“You: on the earth’s surface. so young. so dynamic. full of life and suggesting a world of possibility. Me: subterranean. really old. fossilized, almost. intriguing but slightly inscrutable. We brushed past each other in Rabosky and Matute (2013). I thought there was something there, but in the blink of a p-value you were gone.”
One of the perennial questions in evolutionary biology is “What factors determine how many species are on earth?” Researchers take numerous approaches to get at this very big question. One is to look for correlations between attributes of organisms, the environments they inhabit, or geologic history and rates of species diversification. This the study of macroevolution, and it is based on the idea that the discovery of these correlations on large scales (often using datasets with hundreds to thousands of species with deep histories spanning tens of millions of years) would be a powerful indicator of the factors governing species richness. Another approach is to study speciation on a small scale, to examine sets of closely related populations currently in the process of diverging. The thought is that if we can observe the forces driving divergence in contemporary populations, we can use those observations to develop a more general understanding.
One of the tenets of modern evolutionary biology that underlies the latter approach is that microevolutionary processes operating at the population level (mutation, selection, drift, migration) that are observable on short (-ish) time scales and among only a few populations are responsible, over tens to hundreds of millions of years for generating global-scale patterns of diversity. Though this belief is widely held, it is quite difficult to make direct connections between microevolutionary processes and macroevolutionary patterns. This is not necessarily because they aren’t there, but because the data required to address such questions are difficult to obtain, and once in hand require extremely sophisticated statistics to be properly analyzed. In recent years, however, large datasets have begun to be assembled and there have been major advances in statistical methods available to analyze them.

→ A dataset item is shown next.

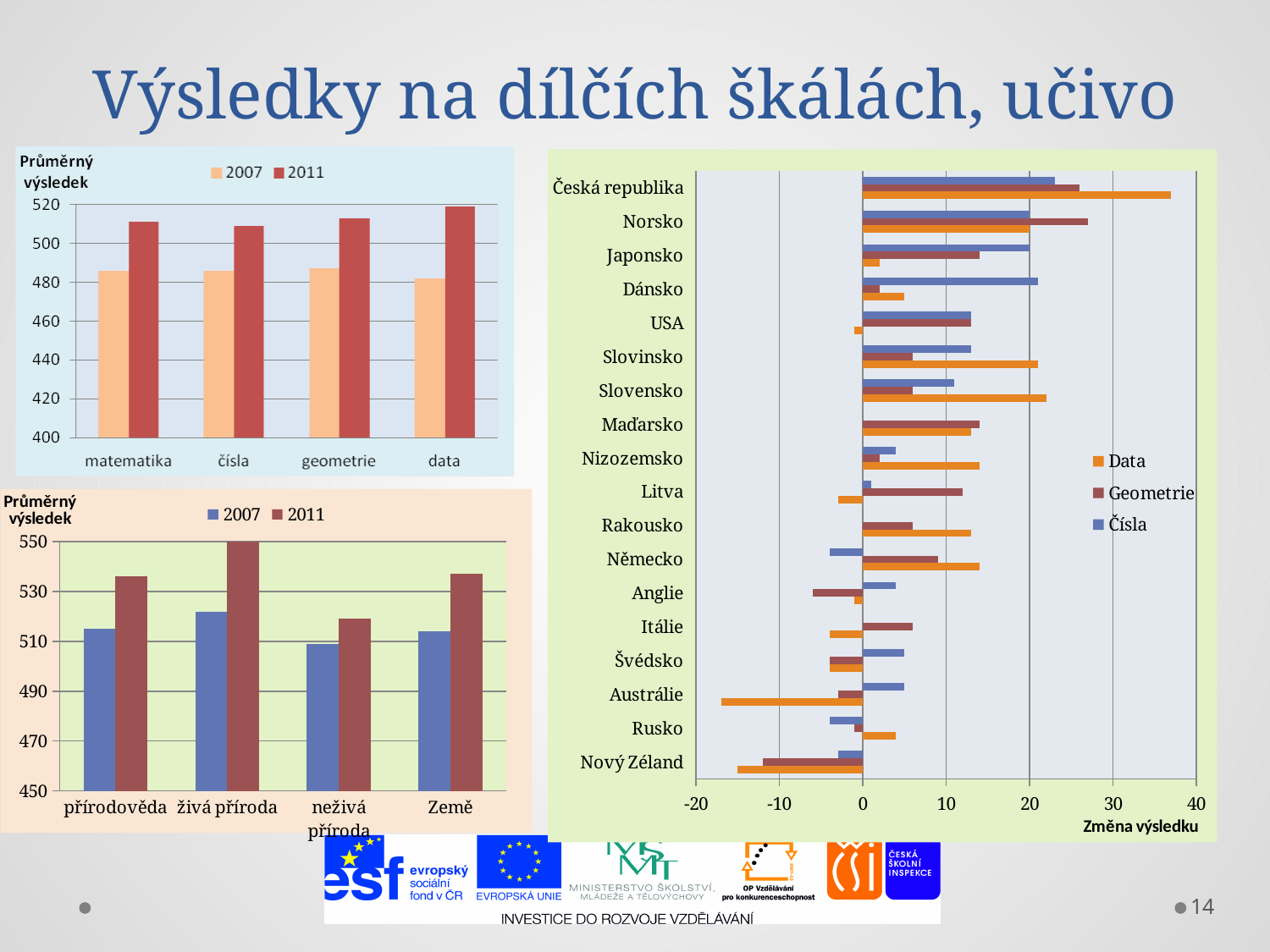
In the right-hand chart, which country has the highest Data value? Česká republika In the bottom-left chart, which category has the highest 2011 value? živá příroda In the right-hand chart, how many series does the legend list? 3 In the bottom-left chart, how many categories are shown on the x axis? 4 In the top-left chart, is the 2007 value for data greater or less than 500? less In the top-left chart, is the 2011 value for matematika greater or less than 500? greater In the bottom-left chart, is the 2011 value for živá příroda greater or less than 530? greater In the bottom-left chart, which is larger for Země: the 2007 value or the 2011 value? 2011 In the top-left chart, which category has the highest 2011 value? data What kind of chart is the top-left chart with categories matematika, čísla, geometrie and data? bar chart In the top-left chart, how many series does the legend list? 2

A recent paper by Rabosky and Matute (2013) draws on two large datasets and develops a novel statistical method to test one possible connection between macro pattern and micro process. They ask if the rate of evolution of reproductive isolation (RI) among species is correlated with the rate of species diversification (DR). RI refers to the inability of two members of different populations or species to produce fertile offspring. RI is often thought to be important in diversification because some theory predicts that even low levels of intermating between populations can prevent divergence from occurring and because hybridization between divergent populations can cause them to homogenize, or cause one population to become extinct. If these factors commonly prevent speciation or cause incipient species to go extinct, one might expect a positive correlation between the rate of evolution of RI and DR. This paper is the first test of this prediction.
Rabosky and Matute bring two datasets to bear on the question, a Drosophila dataset including 94 species and a bird datset consisting of 6,670 species. These datasets include measures of RI as well as phylogenetic information that can be used to estimate DRs. They look at two types of RI, premating and postzygotic, and measure them using a statistic of their own devising. They fit a battery of models to the RI data to ascertain how RI changes over time and whether its pace of evolution varies among subgroups within both the birds and Drosophila. They then estimate DRs for those subgroups and ask if RI is correlated with DR. They take a couple approaches to this question using variants of their models and surprisingly, they find no correlation between the rate of evolution of RI and DR. Their strongest evidence is for no relationship between postzygotic RI and DR, as they only had data on premating RI for Drosophila, and power analyses indicate the tests using those data had weak discriminatory ability.
This finding suggests that the rate of evolution of postzygotic RI does not play a very large role in the formation or persistence of evolutionary lineages. Instead, other factors, such as the ability to colonize distant habitats or adapt to new environments may be more important in governing species diversification.
I think a flaw of this type of approach, (which is acknowledged by the authors) is that the issue of assigning species status is mostly sidestepped. The authors note that using the most commonly held species concept, the Biological Species Concept, in which species status is only attained when RI between sister populations is complete, would introduce a circularity to the analyses that would all but guarantee a positive correlation. Instead, the authors simply assume that species are most commonly delimited on the basis of genetic and phenotypic data that may only be weakly related to RI and accept the taxonomic judgements of a diverse group of experts. There is no realistic way around this, as there is currently no way to redefine the taxonomy of thousands of organisms on the fly using a consistent approach in the context of a single paper (although, with massive phenotypic and genetic databases being assembled, this may eventually be possible). I think it is reasonable to suspect that the approach taken to delimit species (both operationally and conceptually) may have a profound affect on the results of these types of studies, but there hasn’t been much work done to test it.
So, in summary: cool datasets, fancy new statistical methods (that could merit their own blog post), surprising result, I think species delimitation is important. Good paper.
Rabosky, Daniel L., and Daniel R. Matute. “Macroevolutionary speciation rates are decoupled from the evolution of intrinsic reproductive isolation in Drosophila and birds.” Proceedings of the National Academy of Sciences 110.38 (2013): 15354-15359.